After she took the dishes to the sink, Mari turned the dial counterclockwise on the aged answering machine.
“Mari, don’t you think it’s time to go digital?” said Joy. “Damn, girl, you guys live like you’re just out of the eighties.”
“What can I say? Lloyd and I are old-school.”
“More like prehistoric.”
Mas waved the girls to be quiet as he positioned his ear toward the machine’s speaker.
It was indeed Haruo, first breathing hard like he had run up a bunch of steps to make this call.
“I gotchu Mystery Gardenia, Mas. Call me as soon youzu getsu dis message.”
Mas looked at Tug and didn’t waste any time. Since Haruo had been up for his graveyard shift, he was probably already in bed, wiped out from the day’s activities. But Haruo wasn’t the type to mind if anybody interrupted his slumber, especially if it meant that someone out there needed him.
Haruo answered after the sixth ring. He had indeed been sleeping, but Haruo being Haruo, it didn’t take him long to start talking, his words dribbling out like a steady rain.
“You be proud of me, Mas. Izu found your Mystery Gardenia.”

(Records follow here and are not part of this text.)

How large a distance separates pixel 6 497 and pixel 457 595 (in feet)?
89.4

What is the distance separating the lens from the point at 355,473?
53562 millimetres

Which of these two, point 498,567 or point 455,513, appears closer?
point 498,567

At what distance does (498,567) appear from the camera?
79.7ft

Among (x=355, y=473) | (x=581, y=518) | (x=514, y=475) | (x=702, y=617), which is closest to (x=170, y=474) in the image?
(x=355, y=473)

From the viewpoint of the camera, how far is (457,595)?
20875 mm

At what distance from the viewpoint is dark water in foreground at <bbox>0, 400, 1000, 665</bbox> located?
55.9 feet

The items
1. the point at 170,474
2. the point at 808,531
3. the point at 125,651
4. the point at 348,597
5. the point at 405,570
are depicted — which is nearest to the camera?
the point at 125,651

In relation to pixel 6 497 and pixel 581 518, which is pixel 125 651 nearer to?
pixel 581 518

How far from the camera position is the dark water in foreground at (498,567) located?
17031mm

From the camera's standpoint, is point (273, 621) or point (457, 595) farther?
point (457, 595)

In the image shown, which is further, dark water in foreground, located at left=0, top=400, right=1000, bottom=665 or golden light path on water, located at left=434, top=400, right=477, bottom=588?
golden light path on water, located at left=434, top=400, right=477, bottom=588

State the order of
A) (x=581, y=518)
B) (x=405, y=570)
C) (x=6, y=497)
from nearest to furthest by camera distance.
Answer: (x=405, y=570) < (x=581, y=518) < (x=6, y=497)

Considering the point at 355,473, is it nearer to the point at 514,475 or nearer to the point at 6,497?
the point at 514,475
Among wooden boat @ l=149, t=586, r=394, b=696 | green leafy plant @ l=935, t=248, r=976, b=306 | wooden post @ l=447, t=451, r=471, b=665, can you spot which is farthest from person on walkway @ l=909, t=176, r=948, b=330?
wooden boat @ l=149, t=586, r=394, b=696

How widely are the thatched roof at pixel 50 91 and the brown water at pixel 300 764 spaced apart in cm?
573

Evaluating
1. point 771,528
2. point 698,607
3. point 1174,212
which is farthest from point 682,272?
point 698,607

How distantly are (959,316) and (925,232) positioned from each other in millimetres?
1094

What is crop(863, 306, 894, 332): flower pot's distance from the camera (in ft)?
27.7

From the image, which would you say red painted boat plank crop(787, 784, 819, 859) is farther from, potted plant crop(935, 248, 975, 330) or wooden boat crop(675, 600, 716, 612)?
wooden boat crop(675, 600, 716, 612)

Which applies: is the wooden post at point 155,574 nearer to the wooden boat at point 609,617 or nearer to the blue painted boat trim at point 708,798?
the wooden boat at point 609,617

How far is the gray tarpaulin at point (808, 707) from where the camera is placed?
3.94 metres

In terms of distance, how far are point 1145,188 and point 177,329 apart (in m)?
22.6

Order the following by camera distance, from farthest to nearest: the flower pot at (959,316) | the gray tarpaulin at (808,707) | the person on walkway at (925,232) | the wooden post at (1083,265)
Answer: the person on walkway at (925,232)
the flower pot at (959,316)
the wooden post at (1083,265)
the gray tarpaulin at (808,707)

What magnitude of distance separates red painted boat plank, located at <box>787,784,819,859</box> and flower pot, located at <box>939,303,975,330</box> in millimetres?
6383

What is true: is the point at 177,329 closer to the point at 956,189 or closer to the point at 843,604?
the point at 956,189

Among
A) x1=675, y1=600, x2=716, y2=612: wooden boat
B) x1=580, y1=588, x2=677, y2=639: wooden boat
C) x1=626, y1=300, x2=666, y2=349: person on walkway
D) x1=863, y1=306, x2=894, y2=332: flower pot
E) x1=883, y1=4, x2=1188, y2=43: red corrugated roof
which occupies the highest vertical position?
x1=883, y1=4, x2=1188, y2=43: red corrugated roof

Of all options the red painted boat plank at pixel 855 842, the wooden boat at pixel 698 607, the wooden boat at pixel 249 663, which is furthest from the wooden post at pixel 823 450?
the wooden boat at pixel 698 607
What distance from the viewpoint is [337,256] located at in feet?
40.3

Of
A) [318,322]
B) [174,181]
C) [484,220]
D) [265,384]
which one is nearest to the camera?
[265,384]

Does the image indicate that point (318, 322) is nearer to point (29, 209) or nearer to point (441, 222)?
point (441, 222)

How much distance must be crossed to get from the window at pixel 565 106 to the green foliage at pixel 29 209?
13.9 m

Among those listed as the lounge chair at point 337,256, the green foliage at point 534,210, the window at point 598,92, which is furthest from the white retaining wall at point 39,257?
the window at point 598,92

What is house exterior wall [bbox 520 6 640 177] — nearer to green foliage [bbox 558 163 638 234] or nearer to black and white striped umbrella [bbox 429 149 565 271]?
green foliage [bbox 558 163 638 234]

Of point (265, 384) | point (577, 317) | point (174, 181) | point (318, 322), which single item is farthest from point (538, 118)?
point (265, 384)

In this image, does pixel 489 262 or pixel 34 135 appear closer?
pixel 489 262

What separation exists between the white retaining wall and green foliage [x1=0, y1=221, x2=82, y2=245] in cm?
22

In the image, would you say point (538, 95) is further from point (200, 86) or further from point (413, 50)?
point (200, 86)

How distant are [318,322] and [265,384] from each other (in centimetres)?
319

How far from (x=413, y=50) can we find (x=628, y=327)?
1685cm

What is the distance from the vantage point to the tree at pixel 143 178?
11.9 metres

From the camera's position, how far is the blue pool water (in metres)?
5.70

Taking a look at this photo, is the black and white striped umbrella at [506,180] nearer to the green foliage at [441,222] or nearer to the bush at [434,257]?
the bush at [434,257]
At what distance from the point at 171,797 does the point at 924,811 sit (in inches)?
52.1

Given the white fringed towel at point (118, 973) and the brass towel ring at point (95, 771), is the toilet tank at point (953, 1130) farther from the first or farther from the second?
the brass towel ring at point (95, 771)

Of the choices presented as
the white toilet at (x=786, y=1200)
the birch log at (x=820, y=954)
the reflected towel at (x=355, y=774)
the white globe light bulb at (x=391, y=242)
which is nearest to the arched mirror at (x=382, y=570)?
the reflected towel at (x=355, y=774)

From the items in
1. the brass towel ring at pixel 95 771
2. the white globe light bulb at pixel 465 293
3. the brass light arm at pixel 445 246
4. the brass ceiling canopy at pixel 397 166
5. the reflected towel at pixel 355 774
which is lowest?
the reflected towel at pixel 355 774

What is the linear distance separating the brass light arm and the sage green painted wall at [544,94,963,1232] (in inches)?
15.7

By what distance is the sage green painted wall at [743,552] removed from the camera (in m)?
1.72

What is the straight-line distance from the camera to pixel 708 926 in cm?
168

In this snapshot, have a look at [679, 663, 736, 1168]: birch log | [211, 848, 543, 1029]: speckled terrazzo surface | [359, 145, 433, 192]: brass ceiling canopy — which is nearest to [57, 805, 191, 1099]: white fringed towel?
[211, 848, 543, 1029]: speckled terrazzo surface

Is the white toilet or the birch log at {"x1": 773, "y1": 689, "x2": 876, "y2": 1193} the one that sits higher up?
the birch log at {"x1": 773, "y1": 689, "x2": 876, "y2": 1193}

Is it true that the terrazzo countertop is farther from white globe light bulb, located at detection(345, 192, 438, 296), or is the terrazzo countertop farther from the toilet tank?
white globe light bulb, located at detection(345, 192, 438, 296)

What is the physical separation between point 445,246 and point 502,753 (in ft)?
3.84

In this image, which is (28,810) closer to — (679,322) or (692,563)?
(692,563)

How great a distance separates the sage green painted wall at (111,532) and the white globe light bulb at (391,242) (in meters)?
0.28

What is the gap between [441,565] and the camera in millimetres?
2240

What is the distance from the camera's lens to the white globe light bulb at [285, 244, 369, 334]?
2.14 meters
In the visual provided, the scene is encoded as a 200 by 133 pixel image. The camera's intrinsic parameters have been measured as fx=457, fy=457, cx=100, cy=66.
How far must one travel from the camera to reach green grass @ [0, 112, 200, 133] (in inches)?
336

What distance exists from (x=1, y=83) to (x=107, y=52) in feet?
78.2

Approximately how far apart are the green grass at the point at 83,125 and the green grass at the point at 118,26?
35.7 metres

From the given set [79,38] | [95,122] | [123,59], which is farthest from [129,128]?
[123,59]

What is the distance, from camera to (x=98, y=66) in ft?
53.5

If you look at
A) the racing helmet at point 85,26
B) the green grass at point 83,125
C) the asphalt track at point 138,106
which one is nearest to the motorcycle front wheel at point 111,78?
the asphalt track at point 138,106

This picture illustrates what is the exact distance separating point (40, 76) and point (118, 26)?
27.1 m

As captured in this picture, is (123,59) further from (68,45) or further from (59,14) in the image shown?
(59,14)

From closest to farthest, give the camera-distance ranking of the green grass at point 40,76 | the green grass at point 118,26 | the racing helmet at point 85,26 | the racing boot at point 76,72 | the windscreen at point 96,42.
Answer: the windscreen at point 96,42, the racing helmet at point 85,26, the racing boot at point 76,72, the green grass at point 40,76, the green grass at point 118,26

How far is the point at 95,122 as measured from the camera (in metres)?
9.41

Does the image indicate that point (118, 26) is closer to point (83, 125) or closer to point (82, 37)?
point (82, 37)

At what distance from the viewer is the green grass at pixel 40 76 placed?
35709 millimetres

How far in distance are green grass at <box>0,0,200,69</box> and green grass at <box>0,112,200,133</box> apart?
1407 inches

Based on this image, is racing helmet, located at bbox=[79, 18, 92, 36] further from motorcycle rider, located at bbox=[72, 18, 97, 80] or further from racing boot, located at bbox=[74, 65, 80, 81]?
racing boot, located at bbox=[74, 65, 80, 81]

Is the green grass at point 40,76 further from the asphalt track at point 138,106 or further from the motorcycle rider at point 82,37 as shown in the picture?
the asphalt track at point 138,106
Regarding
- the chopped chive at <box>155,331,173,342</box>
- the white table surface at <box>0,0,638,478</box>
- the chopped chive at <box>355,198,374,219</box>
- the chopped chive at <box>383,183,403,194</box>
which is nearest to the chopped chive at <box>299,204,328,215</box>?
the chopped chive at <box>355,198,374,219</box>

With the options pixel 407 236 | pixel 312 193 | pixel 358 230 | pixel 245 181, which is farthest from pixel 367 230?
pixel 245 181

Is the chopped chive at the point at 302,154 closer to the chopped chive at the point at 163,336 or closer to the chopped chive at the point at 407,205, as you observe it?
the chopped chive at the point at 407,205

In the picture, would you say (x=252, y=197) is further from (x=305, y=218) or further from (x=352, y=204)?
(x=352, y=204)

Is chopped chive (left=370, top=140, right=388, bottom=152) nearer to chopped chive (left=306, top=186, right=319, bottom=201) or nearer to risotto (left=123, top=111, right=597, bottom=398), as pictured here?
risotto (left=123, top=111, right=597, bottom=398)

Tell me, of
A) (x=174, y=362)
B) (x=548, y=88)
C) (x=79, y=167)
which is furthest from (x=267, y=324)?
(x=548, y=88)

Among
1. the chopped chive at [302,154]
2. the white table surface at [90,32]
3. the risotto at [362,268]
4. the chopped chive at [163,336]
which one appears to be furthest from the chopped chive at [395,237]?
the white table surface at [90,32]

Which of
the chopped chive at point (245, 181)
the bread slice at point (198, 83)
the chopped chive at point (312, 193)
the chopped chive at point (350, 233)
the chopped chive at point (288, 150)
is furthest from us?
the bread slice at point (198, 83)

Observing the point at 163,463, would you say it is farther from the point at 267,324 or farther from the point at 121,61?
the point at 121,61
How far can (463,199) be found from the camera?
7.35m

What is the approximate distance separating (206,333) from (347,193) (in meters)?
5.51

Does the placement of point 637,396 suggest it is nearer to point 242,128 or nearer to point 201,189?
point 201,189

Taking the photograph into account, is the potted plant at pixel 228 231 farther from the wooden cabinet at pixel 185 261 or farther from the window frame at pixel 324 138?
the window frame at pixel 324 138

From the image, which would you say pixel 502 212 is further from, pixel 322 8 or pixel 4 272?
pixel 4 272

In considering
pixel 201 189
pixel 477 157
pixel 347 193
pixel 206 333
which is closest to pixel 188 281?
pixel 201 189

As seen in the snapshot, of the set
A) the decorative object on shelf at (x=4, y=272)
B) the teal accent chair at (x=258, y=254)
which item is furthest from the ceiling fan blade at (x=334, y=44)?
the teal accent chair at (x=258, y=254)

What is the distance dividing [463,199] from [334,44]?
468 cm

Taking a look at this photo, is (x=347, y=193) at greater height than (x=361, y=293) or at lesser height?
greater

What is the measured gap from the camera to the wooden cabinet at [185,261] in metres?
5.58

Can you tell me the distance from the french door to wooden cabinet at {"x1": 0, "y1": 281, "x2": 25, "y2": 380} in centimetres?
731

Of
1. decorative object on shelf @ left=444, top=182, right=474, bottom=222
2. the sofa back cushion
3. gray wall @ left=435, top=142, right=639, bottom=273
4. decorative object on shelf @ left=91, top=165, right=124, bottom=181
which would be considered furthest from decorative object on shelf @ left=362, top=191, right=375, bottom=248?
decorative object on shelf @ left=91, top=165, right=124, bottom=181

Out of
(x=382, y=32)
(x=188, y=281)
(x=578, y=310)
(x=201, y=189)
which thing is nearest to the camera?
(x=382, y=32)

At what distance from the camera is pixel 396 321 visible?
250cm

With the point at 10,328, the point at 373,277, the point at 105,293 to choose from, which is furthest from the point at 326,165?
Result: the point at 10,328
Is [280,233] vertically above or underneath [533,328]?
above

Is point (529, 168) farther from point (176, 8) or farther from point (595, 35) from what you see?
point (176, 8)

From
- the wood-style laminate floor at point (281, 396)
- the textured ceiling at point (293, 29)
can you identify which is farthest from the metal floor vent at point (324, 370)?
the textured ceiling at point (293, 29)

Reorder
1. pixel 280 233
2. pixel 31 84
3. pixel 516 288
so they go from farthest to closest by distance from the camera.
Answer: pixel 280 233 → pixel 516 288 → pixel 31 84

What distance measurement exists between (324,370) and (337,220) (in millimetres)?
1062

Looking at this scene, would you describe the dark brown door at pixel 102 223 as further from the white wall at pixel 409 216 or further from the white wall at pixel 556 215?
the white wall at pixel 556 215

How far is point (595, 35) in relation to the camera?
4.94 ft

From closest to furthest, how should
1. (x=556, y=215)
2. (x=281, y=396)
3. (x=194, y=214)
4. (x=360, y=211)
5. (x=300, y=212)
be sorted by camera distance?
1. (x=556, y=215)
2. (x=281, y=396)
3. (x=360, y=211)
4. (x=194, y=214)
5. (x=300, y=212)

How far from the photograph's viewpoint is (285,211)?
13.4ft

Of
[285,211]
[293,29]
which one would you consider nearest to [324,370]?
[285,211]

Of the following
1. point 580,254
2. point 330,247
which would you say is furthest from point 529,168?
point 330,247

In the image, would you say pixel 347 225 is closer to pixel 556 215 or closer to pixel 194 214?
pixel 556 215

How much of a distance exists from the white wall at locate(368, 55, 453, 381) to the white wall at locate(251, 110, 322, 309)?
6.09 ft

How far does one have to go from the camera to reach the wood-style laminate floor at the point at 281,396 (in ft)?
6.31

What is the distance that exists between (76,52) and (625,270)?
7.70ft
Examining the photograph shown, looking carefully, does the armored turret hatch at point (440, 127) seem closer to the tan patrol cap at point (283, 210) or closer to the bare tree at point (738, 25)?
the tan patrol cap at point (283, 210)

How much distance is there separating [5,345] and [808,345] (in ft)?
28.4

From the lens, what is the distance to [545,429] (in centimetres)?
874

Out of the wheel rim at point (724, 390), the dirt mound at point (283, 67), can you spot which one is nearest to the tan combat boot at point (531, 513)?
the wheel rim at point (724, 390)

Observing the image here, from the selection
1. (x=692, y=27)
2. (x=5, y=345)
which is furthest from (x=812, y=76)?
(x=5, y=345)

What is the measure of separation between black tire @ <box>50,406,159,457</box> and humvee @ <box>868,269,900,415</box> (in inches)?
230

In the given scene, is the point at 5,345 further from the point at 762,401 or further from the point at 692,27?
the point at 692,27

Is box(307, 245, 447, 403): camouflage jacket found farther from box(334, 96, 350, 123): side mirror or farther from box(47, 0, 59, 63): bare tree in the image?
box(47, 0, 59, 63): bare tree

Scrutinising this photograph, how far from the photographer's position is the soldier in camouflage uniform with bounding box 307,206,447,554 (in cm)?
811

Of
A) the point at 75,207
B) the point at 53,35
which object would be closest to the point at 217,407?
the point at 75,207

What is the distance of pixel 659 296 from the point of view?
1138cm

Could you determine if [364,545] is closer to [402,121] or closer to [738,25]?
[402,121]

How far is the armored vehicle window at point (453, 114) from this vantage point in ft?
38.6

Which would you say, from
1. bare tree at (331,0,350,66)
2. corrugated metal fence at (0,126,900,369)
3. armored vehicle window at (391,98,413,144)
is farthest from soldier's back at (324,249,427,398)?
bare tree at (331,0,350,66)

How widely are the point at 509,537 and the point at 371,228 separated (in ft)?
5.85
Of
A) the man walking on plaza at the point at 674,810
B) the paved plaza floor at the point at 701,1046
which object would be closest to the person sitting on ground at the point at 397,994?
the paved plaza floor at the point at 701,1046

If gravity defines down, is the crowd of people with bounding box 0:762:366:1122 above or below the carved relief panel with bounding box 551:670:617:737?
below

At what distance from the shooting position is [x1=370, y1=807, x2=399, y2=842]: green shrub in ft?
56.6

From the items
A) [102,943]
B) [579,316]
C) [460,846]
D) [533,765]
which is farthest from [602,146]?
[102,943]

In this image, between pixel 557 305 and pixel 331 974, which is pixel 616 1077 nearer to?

Haruo’s search actually began in the Flower Market, where he now worked part-time, a concrete refuge in downtown Los Angeles amid wandering transvestites, fenced factories protected by coils of barbed wire, and refrigerator box after box (apartments for the homeless). Inside, on the first floor, however, were rows and rows of blossoms-either grown locally in Southern California or imported from Latin America and Asia. Haruo always spoke about how he loved the scent of flowers. Like Mas, he had survived the Bomb, but unlike Mas, he always talked about sweet smells, whether they came from a garden or a woman’s kitchen. The Bomb might have destroyed Haruo’s face, but his nose was as strong as ever.